Harwood presented himself to the medical team at the battalion aid station and they sent him to another facility to have the fragments removed.
“I was walking wounded I wasn’t hurt very bad,” Harwood said. “They loaded several of us in a jeep and took us to where we could get into an ambulance and took us to Liege, Belgium.”
Harwood discovered that the hospital there was run by a medical team from the University of Kansas.

“The triage nurse said, ‘This kid is from Kansas,’ and they just gave me the royal treatment,” Harwood said. “I spent a couple of days in that hospital and at night they had the windows all covered with blankets and stuff and you could hear the buzz bombs go over.
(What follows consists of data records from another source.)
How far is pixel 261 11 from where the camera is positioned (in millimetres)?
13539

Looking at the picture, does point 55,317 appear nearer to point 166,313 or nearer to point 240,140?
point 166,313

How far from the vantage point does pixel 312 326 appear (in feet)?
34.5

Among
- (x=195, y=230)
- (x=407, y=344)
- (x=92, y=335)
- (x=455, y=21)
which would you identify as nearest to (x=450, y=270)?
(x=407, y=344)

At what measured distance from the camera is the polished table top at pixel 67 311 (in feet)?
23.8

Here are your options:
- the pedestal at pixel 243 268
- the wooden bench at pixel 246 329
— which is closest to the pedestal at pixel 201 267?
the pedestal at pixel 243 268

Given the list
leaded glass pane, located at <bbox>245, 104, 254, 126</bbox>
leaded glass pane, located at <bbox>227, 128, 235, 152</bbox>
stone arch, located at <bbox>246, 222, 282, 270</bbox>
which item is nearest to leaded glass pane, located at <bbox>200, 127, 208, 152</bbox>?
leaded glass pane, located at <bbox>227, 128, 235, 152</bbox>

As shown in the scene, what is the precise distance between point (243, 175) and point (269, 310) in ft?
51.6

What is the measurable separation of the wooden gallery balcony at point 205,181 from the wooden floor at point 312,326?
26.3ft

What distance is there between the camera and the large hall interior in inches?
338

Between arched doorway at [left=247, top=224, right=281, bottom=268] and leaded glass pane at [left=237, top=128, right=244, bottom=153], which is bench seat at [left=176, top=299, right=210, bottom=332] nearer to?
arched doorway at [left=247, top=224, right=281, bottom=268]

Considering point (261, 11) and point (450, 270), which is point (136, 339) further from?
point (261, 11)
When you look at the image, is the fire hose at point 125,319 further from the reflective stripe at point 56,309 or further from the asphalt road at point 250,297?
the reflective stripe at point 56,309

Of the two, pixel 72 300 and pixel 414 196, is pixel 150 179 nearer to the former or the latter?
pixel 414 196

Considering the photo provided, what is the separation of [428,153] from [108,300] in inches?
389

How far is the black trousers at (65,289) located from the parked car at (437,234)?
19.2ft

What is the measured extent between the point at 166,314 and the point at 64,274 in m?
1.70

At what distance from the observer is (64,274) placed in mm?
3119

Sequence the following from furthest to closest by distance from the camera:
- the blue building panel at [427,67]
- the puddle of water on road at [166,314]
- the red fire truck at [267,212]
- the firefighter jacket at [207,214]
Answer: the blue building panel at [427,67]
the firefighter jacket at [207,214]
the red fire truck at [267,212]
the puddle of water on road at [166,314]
You knew they were headed for England and they had a peculiar sound that you just couldn’t hear anywhere else … After about two days they loaded us on a hospital train and took us to … a suburb of Paris.”
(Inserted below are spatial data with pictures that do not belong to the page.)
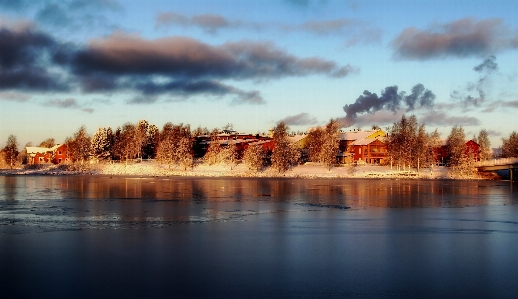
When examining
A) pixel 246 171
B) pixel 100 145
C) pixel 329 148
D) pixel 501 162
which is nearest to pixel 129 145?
pixel 100 145

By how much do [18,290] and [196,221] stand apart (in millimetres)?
13728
The stay in that hospital was short and Harwood found himself returned to duty when the German offensive picked up. He’d received a Purple Heart he said he didn’t feel he warranted and a respite he said he was grateful for. He also knew what he wanted to do after the Army, not only because he’d always dreamed of medicine, but because of the treatment he received when he got to the hospital in Belgium.

“I felt like I was home because I thought if I went into medicine, that’s where I would go … the University of Kansas,” Harwood said. “In high school I’d thought about being a doctor. I knew the road was pretty hard, I didn’t know whether I could afford it … but that’s what I wanted to do. After I got out, I got the G.I. Bill and I got my undergraduate education at the University of Kansas and then I went into the University of Kansas Medical Center. So I was able to get through all of that without any debt which was unusual.”
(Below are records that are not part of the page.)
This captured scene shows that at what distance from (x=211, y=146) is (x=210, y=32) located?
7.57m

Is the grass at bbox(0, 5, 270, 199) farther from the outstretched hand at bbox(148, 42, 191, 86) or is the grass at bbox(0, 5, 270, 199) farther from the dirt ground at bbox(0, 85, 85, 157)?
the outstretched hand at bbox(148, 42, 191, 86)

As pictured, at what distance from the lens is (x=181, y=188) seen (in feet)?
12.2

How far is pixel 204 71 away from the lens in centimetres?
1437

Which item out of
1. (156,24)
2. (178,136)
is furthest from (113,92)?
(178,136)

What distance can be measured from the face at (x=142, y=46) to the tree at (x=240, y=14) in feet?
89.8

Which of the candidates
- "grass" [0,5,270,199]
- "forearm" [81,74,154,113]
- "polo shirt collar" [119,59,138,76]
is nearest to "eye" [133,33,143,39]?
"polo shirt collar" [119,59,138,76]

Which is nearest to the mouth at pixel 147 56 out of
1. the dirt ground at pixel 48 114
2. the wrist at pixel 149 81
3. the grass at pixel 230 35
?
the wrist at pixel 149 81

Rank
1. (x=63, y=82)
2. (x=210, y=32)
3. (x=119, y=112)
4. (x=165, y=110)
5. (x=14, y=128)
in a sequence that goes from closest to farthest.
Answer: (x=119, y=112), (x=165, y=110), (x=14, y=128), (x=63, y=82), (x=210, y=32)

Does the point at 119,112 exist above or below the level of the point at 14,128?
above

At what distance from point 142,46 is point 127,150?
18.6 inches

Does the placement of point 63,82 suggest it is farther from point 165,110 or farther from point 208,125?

Through help from his parents and his wife, Marilyn, whom he met in college, he transitioned from the rank of technician third grade to doctor. The rank of T-3 is about the equivalent of a sergeant or staff sergeant in today’s Army. But the Army wasn’t quite through — at least not through trying. Harwood said a recruiter tried to entice him back into the Army as a captain when he was close to graduation. He said at that time his duty was to his parents and in-laws as they were aging.

“When I was in the Army I thought, ‘Boy if I ever get back to Kansas I’m going to pretty much stay there,” Harwood said.

He returned to Larned, Kansas, after college and was true to his word. But he did have some advice for Soldiers transitioning out of the Army today.
” …take full advantage of the G.I. Bill because that’s a big thing,” Harwood said. “Like I say, it was something that I benefited from at that time. That was my only VA thing at that time that I did.”